# Task prompt
In the entries that follow, locate the line with "Considering this photograph, is", then restate that line and all later lines exactly as they appear, leaving pictures out.

=-=-=-=-=

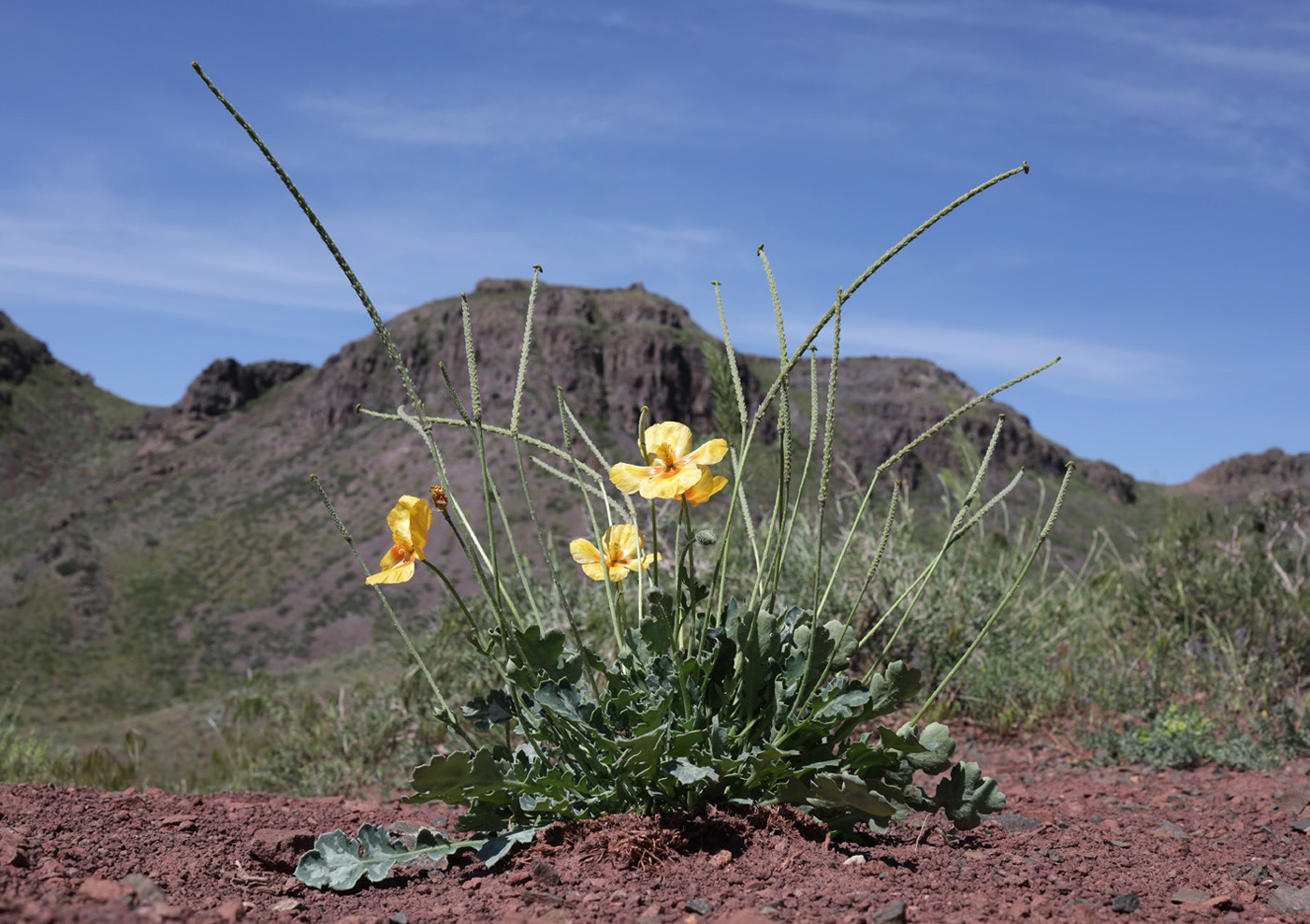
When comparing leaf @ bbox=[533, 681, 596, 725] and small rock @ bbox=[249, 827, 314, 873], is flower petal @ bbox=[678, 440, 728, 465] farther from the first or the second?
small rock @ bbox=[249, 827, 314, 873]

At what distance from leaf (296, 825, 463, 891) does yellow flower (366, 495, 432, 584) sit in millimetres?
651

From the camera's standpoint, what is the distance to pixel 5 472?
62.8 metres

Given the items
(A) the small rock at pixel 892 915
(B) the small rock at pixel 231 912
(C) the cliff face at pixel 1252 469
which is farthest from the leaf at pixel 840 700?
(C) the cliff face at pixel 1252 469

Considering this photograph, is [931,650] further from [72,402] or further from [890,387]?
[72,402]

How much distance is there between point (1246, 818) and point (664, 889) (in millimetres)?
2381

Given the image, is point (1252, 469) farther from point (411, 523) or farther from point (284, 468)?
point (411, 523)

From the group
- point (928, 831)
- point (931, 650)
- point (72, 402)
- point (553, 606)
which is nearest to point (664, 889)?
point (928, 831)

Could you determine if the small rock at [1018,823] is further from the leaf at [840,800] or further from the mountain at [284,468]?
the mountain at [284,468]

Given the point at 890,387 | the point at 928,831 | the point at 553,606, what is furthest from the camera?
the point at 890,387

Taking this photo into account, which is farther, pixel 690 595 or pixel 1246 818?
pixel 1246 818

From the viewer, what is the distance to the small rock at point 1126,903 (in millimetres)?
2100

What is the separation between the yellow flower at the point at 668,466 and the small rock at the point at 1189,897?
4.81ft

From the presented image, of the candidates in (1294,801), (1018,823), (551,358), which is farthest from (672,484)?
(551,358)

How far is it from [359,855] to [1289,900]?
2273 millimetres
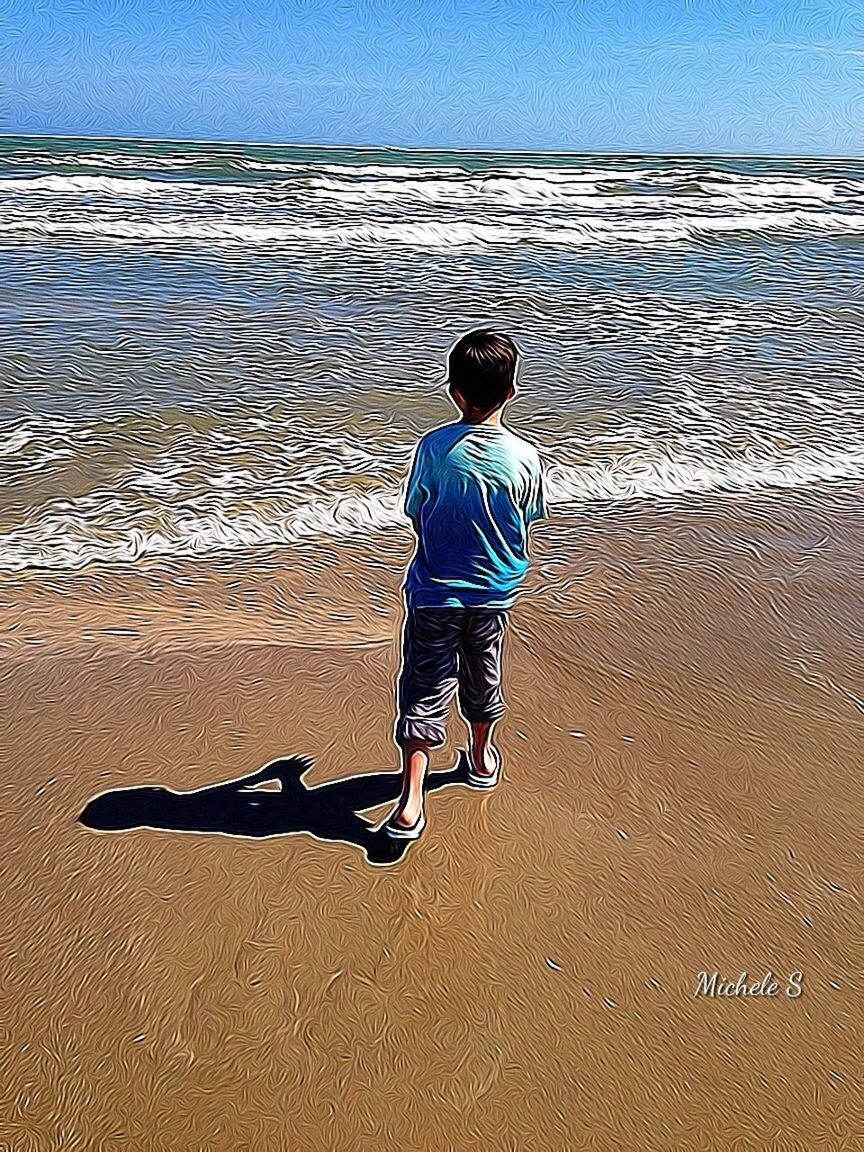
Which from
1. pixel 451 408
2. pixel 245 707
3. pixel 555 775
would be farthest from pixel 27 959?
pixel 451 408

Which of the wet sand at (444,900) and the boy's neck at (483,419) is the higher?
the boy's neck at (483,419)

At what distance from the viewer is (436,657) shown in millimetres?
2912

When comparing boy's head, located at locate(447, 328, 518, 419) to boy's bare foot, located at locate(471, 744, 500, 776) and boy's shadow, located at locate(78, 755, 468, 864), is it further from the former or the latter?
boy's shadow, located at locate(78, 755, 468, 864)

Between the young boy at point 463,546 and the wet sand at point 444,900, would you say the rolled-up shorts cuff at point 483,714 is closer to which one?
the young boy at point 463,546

=-=-=-=-=

# Output for this exercise
Considering this photograph, is [931,650] further from [72,402] or further from [890,387]?
[72,402]

How much distance is there between point (1246, 818) and point (664, 889) (in millimetres)?
2381

Given the image, is point (1252, 469) farther from point (411, 523) or farther from point (284, 468)?
point (411, 523)

From the group
- point (928, 831)
- point (931, 650)
- point (72, 402)
- point (553, 606)
which is nearest to point (664, 889)?
point (928, 831)

Could you determine if the small rock at [1018,823] is further from the leaf at [840,800] or further from the mountain at [284,468]?
the mountain at [284,468]

Given the point at 890,387 | the point at 928,831 | the point at 553,606, what is furthest from the camera?
the point at 890,387

Taking this photo into account, which is farther, pixel 690 595 or pixel 1246 818?
pixel 1246 818

From the viewer, what is the distance to the small rock at point 1126,903 (in millimetres)?
2100

What is the separation between the yellow flower at the point at 668,466 and the small rock at the point at 1189,897?
4.81ft

From the presented image, of the candidates in (1294,801), (1018,823), (551,358), which is farthest from (672,484)?
(551,358)

How far is it from [359,855] to [1289,900]?
2273 millimetres
Which from
1. pixel 451 408
2. pixel 245 707
3. pixel 555 775
would be farthest from pixel 27 959?
pixel 451 408

Which of the wet sand at (444,900) and the boy's neck at (483,419) is the higher?
the boy's neck at (483,419)

At what distance from the viewer is (436,657) shown in millimetres?
2912

When comparing boy's head, located at locate(447, 328, 518, 419) to boy's bare foot, located at locate(471, 744, 500, 776) and boy's shadow, located at locate(78, 755, 468, 864), is it further from the former or the latter?
boy's shadow, located at locate(78, 755, 468, 864)

Between the young boy at point 463,546 and the wet sand at point 444,900, would you say the rolled-up shorts cuff at point 483,714 is closer to which one?
the young boy at point 463,546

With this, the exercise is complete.